Whether intimation u/s 143(1) can be sent / rectified after the issuance of notice u/s 143(2)?
No, in any case, intimation u/s 143(1) cannot be issued after the issuance of notice u/s 143(2).
In what circumstances, a case can be selected for scrutiny assessment u/s 143(3)?
The A.O may issue a notice u/s 143(2) to the assessee if in his return he has either understated the income or
has computed excessive loss or has underpaid his tax. The notice u/s 143(2) is pre – requisite to be issued before
a case is being selected for scrutiny assessment u/s 143(3).
What is the time limit of issuing the notice u/s 143(2)?
The notice u/s 143(2) must be served on the assessee before the expiry of 6 months (i.e. 30th September) from the
relevant assessment year.
What are the general requirements that the A.O may ask when a case is selected for scrutiny?
Generally, in scrutiny case u/s 143(2), the A.O requires the following-
a)Books of Accounts
bBank Statements or Pass Books
c)Confirmation, certificates of loans, if any
d)Party wise details of Purchases and Sales
e)Names and addresses of Sundry Debtors and Creditors
Whether an assessment of the same assessee for the same assessment year can be validly made twice?
In general, the assessee can’t be assessed twice in respect of the same income for the same assessment year
except under specific provisions like reassessment u/s 147 and 148.
Whether assessee can file a Writ against an assessment order?
An assessee may file an appeal if he is not satisfied with the order but he is not permitted to file a Writ
petition for the same.
When can an A.O make a Best Judgement Assessment u/s 144?
The A.O make a Best Judgement Assessment u/s 144 if the assessee fails to furnish his return u/s 139(1) or 139(4)
or 139(5), or fails to comply with the terms of notice issued either u/s 142(1) or 143(2). The A.O shall determine
his tax payable after taking into account all the material fact which he had gathered only after giving the assessee
an opportunity of being heard.
Can an assessee file an appeal in case of Best Judgement Assessment?
In case of Best Judgement Assessment, an assessee has the right to file an appeal u/s 246A or
to make an application for revision u/s 264 to the CIT.
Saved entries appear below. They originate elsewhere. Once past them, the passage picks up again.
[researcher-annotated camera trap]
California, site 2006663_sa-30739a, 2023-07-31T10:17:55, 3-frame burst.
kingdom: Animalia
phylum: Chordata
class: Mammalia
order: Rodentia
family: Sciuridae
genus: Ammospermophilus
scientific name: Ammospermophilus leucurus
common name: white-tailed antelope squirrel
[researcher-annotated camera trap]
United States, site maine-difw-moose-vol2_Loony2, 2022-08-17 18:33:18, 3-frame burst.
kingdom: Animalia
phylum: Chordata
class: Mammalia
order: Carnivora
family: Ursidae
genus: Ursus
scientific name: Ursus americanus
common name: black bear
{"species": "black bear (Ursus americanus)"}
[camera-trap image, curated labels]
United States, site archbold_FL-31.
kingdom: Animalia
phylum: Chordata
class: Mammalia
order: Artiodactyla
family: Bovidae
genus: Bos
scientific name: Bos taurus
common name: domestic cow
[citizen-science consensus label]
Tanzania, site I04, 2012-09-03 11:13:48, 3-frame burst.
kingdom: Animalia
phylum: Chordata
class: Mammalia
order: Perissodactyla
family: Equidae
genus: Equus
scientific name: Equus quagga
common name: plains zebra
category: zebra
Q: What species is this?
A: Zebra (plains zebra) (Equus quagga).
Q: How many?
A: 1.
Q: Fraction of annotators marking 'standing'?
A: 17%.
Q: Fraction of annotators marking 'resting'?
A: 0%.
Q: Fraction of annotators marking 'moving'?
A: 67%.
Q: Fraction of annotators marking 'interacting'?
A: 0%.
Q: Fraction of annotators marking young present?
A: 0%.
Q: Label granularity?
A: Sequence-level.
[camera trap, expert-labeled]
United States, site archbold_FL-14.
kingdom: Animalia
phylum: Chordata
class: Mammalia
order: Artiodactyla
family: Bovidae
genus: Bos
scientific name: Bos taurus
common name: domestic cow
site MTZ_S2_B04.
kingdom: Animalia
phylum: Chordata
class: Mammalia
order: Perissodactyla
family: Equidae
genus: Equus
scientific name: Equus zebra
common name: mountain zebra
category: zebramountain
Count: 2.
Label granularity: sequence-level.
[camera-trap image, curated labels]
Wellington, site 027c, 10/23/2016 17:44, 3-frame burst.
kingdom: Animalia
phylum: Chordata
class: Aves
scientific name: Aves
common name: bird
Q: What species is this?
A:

What is the time limit for completion of Best Judgement Assessment?
The order of Best Judgement Assessment should be passed within 2 years from the end of the assessment year
in which the income was first assessable.
What is the procedure for filling an appeal before CIT(A)?
The appeal should be filed in Form No. 35 within 30 days of receipt of Assessment order and Demand Notice,
before the CIT (A).
Whether the assessee is required to pay both tax and interest on returned income before filling an
appeal before CIT(A)?
The assessee is required to pay tax on the admitted income before filling appeal.
However it is not mandatory to pay interest.
What is the time limit for disposal of appeal by CIT(A)?
Where it is possible, CIT(A) may hear and decide within a period of 1 year from the end of the financial year
in which such appeal has been filed.
What remedial action is available to an assessee if he is not satisfied with the order of CIT(A)?
The assessee can file a second appeal before the Income – tax Appellate Tribunal(ITAT) if he is not satisfied
with the order of CIT(A).
What is the time limit of filling an appeal before the ITAT?,
The appeal should be filed within 30 days of receipt of the order from the CIT (A).